All nonprofits want to do good.

Helping their constituents and driving impactful, positive change in communities is what propels their mission forward. Whether they’re on a quest to combat social injustice, poverty or climate change, nonprofits play a vital role in keeping our society moving forward.

Nevertheless, while the desire to do good is laudable, it’s not enough. Nonprofits may have the best intentions in the world, but if they don’t learn how to maximize that good, they won’t be effective. Noble-sounding programs may appear great on paper, but organizations have a responsibility to ensure that they’re actually fulfilling their intended goals and evolving in a way that moves their mission forward.

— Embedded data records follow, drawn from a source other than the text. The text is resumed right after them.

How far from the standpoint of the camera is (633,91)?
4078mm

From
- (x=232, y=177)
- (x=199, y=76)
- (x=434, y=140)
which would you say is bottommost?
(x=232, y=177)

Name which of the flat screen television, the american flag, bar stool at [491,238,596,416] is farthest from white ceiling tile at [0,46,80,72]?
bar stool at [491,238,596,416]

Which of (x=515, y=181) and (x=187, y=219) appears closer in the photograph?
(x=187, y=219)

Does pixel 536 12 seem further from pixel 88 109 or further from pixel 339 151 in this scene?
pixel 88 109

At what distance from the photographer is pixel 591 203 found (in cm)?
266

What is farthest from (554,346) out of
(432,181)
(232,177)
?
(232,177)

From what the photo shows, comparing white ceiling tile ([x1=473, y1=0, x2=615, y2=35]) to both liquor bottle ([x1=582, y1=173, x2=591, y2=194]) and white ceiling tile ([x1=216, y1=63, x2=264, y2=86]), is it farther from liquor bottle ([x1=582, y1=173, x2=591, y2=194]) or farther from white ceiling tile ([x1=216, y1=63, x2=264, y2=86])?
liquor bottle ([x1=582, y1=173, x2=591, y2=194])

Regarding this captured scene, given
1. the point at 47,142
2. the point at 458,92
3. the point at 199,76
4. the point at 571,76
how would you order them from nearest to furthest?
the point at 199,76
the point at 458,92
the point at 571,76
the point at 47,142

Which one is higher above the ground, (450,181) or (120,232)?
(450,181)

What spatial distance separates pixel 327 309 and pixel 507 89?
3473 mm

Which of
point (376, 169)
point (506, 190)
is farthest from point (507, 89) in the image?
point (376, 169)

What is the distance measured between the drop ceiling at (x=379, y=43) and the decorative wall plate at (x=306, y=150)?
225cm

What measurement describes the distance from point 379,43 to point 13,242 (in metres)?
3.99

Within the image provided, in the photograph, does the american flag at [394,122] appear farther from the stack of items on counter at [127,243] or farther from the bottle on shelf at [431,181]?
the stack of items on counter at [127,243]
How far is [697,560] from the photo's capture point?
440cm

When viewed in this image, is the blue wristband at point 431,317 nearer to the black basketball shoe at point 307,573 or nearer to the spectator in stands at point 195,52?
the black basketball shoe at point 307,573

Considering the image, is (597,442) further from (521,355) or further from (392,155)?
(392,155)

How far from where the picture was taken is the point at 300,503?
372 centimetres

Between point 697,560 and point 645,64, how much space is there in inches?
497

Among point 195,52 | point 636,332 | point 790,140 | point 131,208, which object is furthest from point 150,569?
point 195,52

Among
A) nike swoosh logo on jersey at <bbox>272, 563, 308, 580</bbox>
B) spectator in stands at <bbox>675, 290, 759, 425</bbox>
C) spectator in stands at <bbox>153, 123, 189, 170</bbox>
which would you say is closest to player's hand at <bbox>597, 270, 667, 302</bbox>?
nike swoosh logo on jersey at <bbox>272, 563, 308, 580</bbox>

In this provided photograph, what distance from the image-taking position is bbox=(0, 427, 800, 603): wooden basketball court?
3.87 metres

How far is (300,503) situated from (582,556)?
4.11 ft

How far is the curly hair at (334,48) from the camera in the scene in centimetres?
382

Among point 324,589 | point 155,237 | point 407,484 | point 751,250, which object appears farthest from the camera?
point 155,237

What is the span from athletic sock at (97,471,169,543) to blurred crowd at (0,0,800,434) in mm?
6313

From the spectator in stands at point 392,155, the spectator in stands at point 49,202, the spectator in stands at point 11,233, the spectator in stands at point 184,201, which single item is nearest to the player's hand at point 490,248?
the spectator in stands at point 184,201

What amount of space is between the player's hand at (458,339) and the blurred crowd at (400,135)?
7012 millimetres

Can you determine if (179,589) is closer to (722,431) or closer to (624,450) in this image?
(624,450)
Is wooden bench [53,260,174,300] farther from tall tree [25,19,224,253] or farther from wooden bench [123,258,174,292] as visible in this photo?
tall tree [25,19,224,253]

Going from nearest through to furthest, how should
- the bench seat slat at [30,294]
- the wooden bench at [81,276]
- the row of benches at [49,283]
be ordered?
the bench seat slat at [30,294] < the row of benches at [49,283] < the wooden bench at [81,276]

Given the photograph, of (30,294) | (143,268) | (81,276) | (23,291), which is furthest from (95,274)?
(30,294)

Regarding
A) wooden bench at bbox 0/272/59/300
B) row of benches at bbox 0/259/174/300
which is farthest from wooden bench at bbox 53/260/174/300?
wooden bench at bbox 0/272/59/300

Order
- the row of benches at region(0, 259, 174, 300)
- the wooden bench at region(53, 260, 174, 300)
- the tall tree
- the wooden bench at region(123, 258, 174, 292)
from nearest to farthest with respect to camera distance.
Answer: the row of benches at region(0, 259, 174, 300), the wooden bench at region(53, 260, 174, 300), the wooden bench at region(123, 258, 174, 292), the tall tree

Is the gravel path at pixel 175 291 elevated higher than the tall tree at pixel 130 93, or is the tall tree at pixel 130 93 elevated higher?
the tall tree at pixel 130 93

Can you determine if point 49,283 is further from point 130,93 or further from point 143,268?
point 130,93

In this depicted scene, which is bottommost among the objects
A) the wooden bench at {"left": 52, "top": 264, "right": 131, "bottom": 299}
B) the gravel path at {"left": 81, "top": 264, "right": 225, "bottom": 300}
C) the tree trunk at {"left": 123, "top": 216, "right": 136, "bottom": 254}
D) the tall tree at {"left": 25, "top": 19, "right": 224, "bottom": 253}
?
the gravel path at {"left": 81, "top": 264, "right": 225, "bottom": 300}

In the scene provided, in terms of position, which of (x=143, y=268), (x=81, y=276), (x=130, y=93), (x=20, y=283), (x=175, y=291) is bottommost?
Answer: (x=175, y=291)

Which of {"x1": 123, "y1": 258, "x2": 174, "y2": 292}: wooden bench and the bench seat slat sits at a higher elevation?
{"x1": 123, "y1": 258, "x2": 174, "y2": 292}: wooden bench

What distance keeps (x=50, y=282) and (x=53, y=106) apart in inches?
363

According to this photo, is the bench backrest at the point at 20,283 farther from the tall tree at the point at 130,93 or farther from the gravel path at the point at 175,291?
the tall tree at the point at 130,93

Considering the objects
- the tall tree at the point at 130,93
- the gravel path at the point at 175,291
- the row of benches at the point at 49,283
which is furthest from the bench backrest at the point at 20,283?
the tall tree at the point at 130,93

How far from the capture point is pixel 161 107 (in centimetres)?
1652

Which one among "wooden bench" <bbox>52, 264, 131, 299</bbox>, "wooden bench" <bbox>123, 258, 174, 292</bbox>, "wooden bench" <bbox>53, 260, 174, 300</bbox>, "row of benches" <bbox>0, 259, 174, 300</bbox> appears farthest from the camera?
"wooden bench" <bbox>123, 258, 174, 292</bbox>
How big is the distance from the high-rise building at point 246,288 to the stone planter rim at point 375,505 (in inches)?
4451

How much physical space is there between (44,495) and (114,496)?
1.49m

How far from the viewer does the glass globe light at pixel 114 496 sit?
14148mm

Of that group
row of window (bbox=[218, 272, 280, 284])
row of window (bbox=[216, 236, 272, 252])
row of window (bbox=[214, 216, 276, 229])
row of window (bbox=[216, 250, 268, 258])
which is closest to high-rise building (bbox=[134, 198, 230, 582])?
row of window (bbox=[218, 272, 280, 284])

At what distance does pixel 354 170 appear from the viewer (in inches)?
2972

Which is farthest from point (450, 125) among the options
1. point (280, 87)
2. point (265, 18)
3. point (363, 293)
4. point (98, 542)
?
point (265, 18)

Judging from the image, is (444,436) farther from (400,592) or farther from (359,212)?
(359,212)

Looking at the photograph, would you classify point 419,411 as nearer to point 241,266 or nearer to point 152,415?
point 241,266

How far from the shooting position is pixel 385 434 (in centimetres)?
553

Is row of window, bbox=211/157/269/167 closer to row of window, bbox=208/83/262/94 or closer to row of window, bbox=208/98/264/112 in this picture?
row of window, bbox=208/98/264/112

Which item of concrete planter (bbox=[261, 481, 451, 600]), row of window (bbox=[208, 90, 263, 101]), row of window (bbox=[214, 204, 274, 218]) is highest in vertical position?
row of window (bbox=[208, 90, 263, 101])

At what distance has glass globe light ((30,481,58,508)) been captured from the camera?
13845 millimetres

So, how can nonprofits successfully maximize good? The answer can be borrowed from a classic adage: “Charity begins at home.”

Just as a doctor cannot take care of others if he himself is ill, organizations cannot help their constituents if they’re unable to manage their own operations effectively and sustainably. As mentioned in our first insight, “The Business of Impact,” nonprofits must balance good intentions with a business mindset.

To maximize the good they do externally, they must make sure their own infrastructure is solid, and set up to evolve with the times.

This begins with learning how to balance external and internal needs. Too often, nonprofits, in a quest to save the world, fail to save themselves. They fall into the “starvation cycle”—a phenomenon in which organizations dig themselves into the red by prioritizing high programmatic spending over fundamental operational investments.